◆ **Excerpted passage**
24 patients 'exposed to CJD'
By Rob McNeil, Evening Standard Last updated at 00:00am on 30.10.02A total of 24 hospital patients may have been exposed to the human form of mad cow disease in what the Department of Health has described as an "appalling incident."
They face an agonising wait to discover whether they have developed Creutzfeldt-Jakob Disease, a condition which gradually robs sufferers of the ability to move, speak and think before eventually leading to their death.
Despite the Department of Health's damning indictment the hospital involved insists that the risk of any of the patients contracting the disease is "extremely low." The patients all had operations in which equipment was re-used after it had been employed for a biopsy on a suspected CJD sufferer at Middlesbrough General Hospital in July.
In the biopsy, a small piece of a patient's brain was cut out for tests which eventually established that he had the disease.
But surgical instruments have to be discarded after being used on suspected CJD carriers because traces of the protein which causes it can remain on them even after sterilisation.
South Tees NHS Trust, which runs the hospital, confirmed that a case of sporadic CJD had been diagnosed and that surgical instruments used to treat that patient had been re- used. A spokeswoman said the instruments were used over a three-week period.

◆ **Problem to work on**
Please write the next part of the news report on the 24 patients who may have been exposed to CJD, picking up after its final sentence. The lines after the article play no part in what you need to do.

◆ **Collected data entries**
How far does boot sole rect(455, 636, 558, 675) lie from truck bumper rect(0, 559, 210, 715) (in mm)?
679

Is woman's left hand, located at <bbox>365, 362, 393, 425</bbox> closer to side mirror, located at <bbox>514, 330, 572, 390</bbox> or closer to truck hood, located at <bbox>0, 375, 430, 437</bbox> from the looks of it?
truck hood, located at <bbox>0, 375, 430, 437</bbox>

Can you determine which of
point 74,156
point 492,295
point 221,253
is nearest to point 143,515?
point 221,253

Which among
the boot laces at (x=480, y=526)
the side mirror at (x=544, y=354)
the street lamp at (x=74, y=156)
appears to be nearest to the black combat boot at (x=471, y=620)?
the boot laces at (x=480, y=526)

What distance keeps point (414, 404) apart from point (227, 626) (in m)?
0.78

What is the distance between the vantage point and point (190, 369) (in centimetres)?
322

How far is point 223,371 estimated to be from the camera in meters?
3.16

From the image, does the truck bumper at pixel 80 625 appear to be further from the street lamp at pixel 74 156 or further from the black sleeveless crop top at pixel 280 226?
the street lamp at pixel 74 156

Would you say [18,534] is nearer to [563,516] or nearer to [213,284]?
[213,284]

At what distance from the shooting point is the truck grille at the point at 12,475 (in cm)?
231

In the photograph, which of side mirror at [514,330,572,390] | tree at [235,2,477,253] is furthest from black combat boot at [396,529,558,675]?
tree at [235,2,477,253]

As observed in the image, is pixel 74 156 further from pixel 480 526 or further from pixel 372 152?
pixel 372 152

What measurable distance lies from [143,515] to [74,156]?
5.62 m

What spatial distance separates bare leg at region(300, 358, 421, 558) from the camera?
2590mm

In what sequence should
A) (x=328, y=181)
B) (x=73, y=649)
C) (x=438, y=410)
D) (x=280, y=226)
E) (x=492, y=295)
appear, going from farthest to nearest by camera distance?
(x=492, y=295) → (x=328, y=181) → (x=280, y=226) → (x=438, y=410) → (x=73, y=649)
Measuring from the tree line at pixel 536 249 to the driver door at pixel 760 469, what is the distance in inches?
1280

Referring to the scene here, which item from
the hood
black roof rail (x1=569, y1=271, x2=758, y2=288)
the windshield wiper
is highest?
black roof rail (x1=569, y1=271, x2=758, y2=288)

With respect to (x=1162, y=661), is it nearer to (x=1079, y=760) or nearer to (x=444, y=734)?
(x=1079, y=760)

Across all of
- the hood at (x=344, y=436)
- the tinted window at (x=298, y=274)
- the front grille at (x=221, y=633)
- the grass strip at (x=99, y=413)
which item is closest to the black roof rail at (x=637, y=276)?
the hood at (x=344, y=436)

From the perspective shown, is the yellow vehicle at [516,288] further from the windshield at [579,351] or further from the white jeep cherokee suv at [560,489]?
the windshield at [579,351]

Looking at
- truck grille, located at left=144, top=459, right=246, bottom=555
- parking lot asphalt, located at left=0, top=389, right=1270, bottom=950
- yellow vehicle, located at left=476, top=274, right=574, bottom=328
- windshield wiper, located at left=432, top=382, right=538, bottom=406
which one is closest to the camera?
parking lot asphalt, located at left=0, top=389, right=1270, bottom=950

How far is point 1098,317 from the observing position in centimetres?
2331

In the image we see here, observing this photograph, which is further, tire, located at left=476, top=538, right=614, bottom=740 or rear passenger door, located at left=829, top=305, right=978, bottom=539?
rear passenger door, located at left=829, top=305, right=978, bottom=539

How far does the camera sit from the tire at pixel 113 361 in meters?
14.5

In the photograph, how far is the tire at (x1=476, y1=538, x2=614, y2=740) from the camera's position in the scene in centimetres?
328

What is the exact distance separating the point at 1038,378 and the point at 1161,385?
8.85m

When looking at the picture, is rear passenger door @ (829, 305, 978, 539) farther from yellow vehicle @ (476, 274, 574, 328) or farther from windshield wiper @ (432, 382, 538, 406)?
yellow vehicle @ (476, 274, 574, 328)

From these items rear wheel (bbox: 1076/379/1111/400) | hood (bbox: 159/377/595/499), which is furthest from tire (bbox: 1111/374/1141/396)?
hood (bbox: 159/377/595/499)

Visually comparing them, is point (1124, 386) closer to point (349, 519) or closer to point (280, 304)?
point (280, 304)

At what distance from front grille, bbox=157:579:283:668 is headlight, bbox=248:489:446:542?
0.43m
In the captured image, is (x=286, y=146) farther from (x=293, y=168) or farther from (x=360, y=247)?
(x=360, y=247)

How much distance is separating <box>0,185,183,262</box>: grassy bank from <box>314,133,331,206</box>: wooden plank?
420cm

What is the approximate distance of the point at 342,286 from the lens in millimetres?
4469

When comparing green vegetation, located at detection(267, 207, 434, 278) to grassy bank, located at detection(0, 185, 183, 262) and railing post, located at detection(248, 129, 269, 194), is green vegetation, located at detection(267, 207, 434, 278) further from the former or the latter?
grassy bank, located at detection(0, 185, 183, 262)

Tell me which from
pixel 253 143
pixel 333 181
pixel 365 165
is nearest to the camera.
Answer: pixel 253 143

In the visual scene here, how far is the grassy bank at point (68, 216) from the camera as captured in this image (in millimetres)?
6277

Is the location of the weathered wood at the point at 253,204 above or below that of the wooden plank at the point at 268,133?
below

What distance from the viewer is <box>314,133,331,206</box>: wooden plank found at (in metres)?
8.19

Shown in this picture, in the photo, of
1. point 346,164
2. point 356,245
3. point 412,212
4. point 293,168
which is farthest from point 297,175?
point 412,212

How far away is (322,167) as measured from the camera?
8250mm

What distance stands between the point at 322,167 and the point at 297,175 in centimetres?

◆ **Task answer**
The hospital said: "The discovery was made after the patient had a brain operation on 19 July and the diagnosis was confirmed on 8 August. We immediately spoke to the patient and their relatives to inform them of the distressing news.
"Twenty-four patients were operated on with the same equipment but it was withdrawn, as a precaution, as soon as the diagnosis was confirmed. The Trust immediately made inquiries with the health authority-public health department and the Department of Health's CJD surveillance unit.
"Since then we have been working closely with the CJD surveillance unit to look at any possible risk to these patients, though it must be stressed it is extremely low."
Sporadic CJD, although potentially deadly, is not linked to eating beef from a BSE-infected animal. It accounts for around 85 per cent of all cases of the illness and can have an incubation period of
up to 20 years. Sporadic CJD tends to affect older people but it is not known what causes it. It occurs in people who have no family history of the disease and strikes for no apparent reason.
The Government admitted earlier this year that millions of Britons could have been exposed to the risk of CJD from eating low-cost beef. There have been more than 110 cases of vCJD - which is linked to eating beef from BSE-infected cattle - since 1996. At least 100 people have died, including 15-year-old Claire McVey, who became the youngest victim in January 2000.